My summer in Eastern Europe was a challenging, exciting, and rewarding experience. I had the opportunity through a FLAS to study Czech language at the intermediate level in Prague. As a student with a serious interest in Czech history in addition to Czech language, I couldn’t have been happier! But my journey did not begin in Prague. I decided to travel to some additional countries in Eastern Europe before the start of my intensive Czech language course. I wanted to take the opportunity to further advance my knowledge of this part of the world by exploring the culture and seeing in person the places I had read and heard so much about.
First, I flew to Budapest, Hungary, arriving in the mid-morning after a long flight from the United States. I was very tired, but excited to have finally arrived in Europe! I spent my first day getting acquainted with the city by walking around. I really enjoyed the experience of simply observing my surroundings and studying the amazing architecture of Budapest. Some of my most enjoyable experiences were venturing across the famous Chain Bridge, and stopping to admire its unique design and lion statues that greet you upon entry. This bridge provides a wonderful view of the Hungarian Parliament Building, which sits on the bank of the Danube. I walked down Andrassy Street, the historic main street of the city, and before leaving, I also made sure to eat a traditional Hungarian meal of chicken paprikash at a small local restaurant.
After a few days in Budapest, I traveled by train to Bratislava, Slovakia, where I arrived in the late afternoon. Eager to explore, I immediately walked down to the old historic district as the sun was beginning to set. With my knowledge of Czech, I found that I was able to read many of the Slovak signs throughout the city. This gave me a greater understanding of the close similarity between these two languages. In Bratislava, I visited the well-known castle which rests on a large hill over looking the city. Nearby, I stopped to see St. Michael’s gate, which is a very old and important landmark. My last night in Bratislava was exceptionally memorable. I had the chance to observe a traditional Slovak folk dance at the main town square. This was an event that truly presented to me the essence of Slovakia’s rich culture and tradition.

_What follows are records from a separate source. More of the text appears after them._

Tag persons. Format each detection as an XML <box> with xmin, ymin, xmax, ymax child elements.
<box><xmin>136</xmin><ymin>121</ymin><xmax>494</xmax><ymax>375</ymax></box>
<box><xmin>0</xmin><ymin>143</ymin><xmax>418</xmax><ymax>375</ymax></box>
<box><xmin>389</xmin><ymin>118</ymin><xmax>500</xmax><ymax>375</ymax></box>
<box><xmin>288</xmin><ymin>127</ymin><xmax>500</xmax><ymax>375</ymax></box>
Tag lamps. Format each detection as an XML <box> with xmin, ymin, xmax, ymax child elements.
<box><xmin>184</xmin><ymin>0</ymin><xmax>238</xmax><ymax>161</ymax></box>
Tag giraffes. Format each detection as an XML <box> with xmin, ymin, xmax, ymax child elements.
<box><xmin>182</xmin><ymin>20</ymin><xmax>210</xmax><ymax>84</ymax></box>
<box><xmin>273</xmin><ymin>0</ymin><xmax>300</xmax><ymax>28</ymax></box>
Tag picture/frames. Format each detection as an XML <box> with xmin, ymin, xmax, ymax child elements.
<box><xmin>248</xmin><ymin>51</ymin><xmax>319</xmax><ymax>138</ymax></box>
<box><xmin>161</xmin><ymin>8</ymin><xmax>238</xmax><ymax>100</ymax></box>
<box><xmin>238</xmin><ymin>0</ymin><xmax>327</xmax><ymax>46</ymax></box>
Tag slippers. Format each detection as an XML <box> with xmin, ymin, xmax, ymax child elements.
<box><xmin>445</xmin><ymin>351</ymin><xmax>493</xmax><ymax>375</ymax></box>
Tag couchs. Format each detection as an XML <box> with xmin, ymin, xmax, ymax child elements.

The final part of my journey took me to Prague. Traveling by train allowed me to see the extraordinary countryside of Moravia, a part of the Czech Republic defined by clear lakes and dense forests. After a long trip from Bratislava, I finally arrived at my dorm. I immediately knew the moment I checked in that this was going to be an enriching summer because the receptionist only spoke to me in Czech. In Prague, I embarked on a demanding Czech language course while simultaneously experiencing Czech culture by visiting both museums and many historic locations. I found the Czech food to be excellent, and there were so many different meals to try. My favorite foods included beef goulash, potato dumplings, and the wide variety of freshly baked bread. Having a particular interest in post World War II Eastern Europe, I visited the Museum of Communism, where I was exposed in detail to the nature of life in the Czech lands during this period. My dorm was within walking distance of the Prague castle, a truly amazing structure. Through a walking tour, I gained a greater appreciation for the importance of this castle and its place in Czech history. The cathedral in the castle complex is exceptional both for its size and design. In addition, I spent a great deal of time on the Charles Bridge, a place with tremendous historical significance and one of the most notable symbols of Prague. I was amazed by the exceptional detail of the numerous statues that line the bridge. Close to the Charles Bridge, I visited the Franz Kafka Museum. There, I had the unique chance to see some of the actual writings of this famous author while also learning new information about his life. Overall, it was wonderful to be able to constantly use and improve my Czech everyday during my time in the Czech Republic, and I am certain that I have developed a deeper understanding of Czech culture. I had a wonderful experience in Eastern Europe this summer, and I hope to return in the near future and continue to learn more about this unique part of the world.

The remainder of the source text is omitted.